Understanding Stock Appreciation Rights
Stock Appreciation Rights (SARs) provide the holder with the right to receive cash compensation in an amount equal to the increase in value of a specified number of shares of stock.
Although you may be thinking SARs sound like stock options, the difference is that SARs do not require the holder to come up with cash at the time of exercise.
For instance, your client receives a SAR for 5,000 shares when the stock is trading at $30/share. Five years later when this client exercises their SAR, the stock is trading at $50/share, your client receives $100,000 (5,000 shares times the $20 increase per share).
Sometimes a company may pay a SAR in shares of stock instead of cash. In this example, the client receives 2,000 shares of stock in lieu of $100,000.
SARs are taxed the same as nonqualified stock options. The holder does not report income at the time they receive the SAR or when it becomes exercisable. They report compensation income on the amount of cash received. If the holder is an employee, the income is subject to withholding and social security tax. In the case of SARs that pay off in shares of stock, the holder reports compensation income equal to the value of the shares on the date the shares were transferred.
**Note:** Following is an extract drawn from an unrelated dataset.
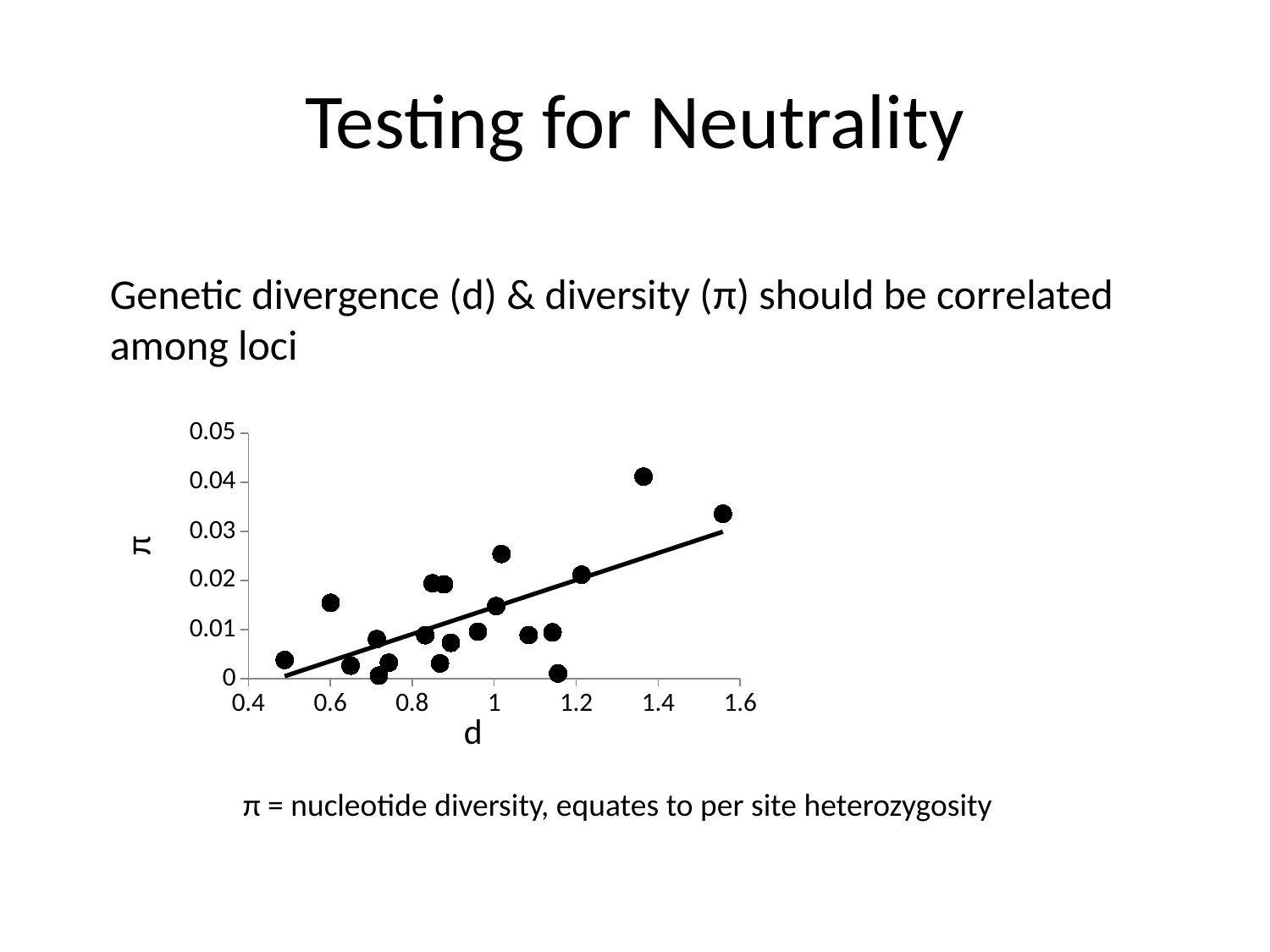
Is the π value of the point near d = 0.6 greater or less than 0.01? greater Does the fitted line in the chart rise or fall as d increases? rise Is the π value of the leftmost point (near d = 0.5) greater or less than 0.01? less What is the label of the y axis of the chart? π What kind of chart is shown on the slide? scatter plot Is the π value of the point near d = 1.21 greater or less than 0.03? less What is the highest value shown on the y axis of the chart? 0.05 Which has the higher π value: the point near d = 1.36 or the point near d = 1.56? the point near d = 1.36 What is the highest value shown on the x axis of the chart? 1.6 What is the label of the x axis of the chart? d What is the lowest value shown on the x axis of the chart? 0.4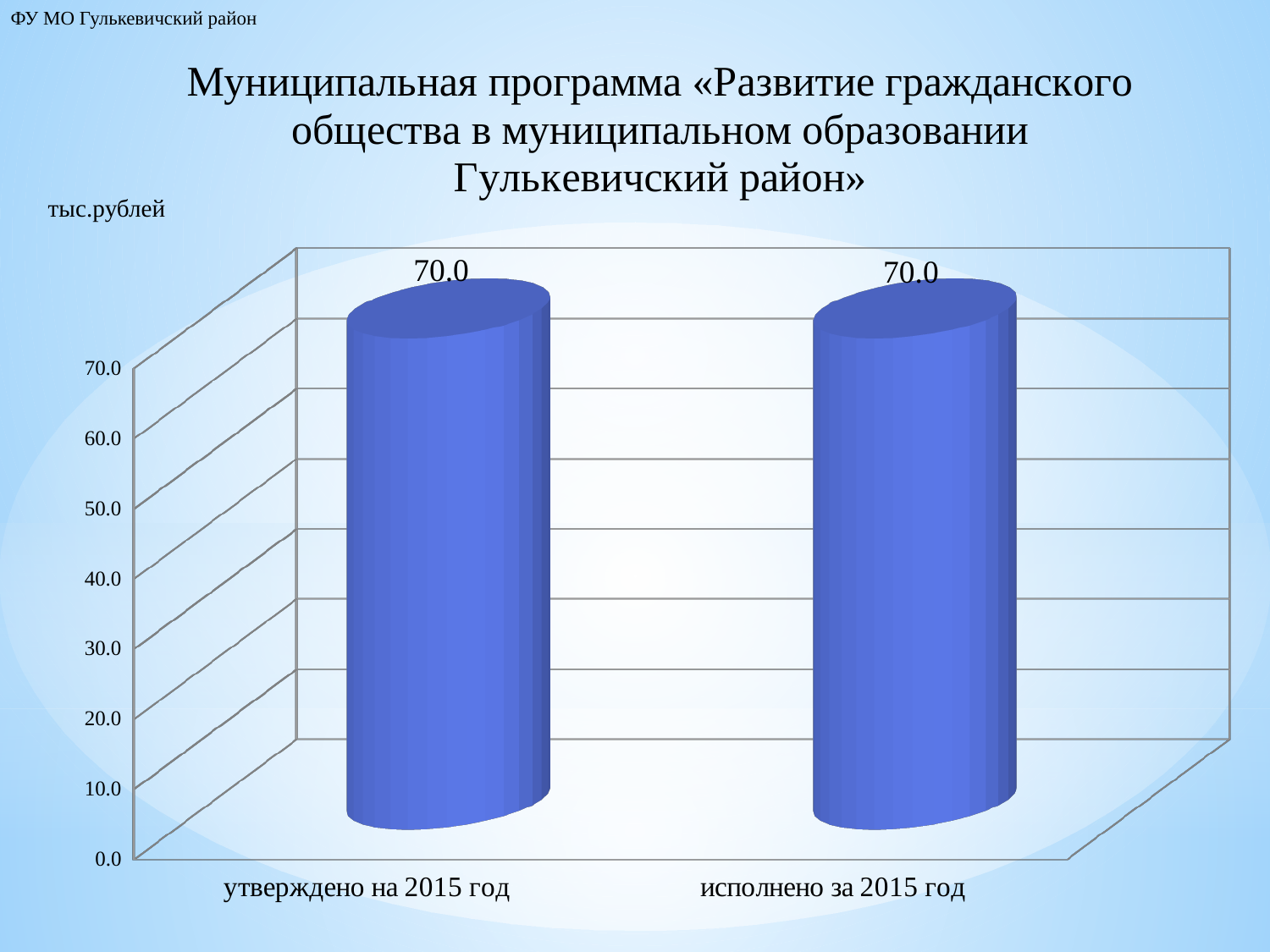
What is the difference between the values for «утверждено на 2015 год» and «исполнено за 2015 год»? 0.0 How many categories are shown on the chart? 2 Is the value for «утверждено на 2015 год» greater or less than 60.0? greater What is the value for «исполнено за 2015 год»? 70.0 Is the value for «исполнено за 2015 год» larger than, smaller than, or equal to the value for «утверждено на 2015 год»? equal Do the values rise, fall, or stay the same from «утверждено на 2015 год» to «исполнено за 2015 год»? stay the same What is the value for «утверждено на 2015 год»? 70.0 In what units are the values on the chart expressed? тыс.рублей What is the highest tick value shown on the vertical axis? 70.0 Is the value for «исполнено за 2015 год» greater or less than 50.0? greater What kind of chart is shown on the slide? bar chart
I understand that most companies granting SARS provide that they are payable only in stock. That is because the accounting treatment is unfavorable for SARs that must be paid out in cash. In the latter case, the company must use liability accounting, meaning that the awards have to be “marked to market” every quarter. This can result in large amounts of compensation expense in a quarter where the stock price increases significantly.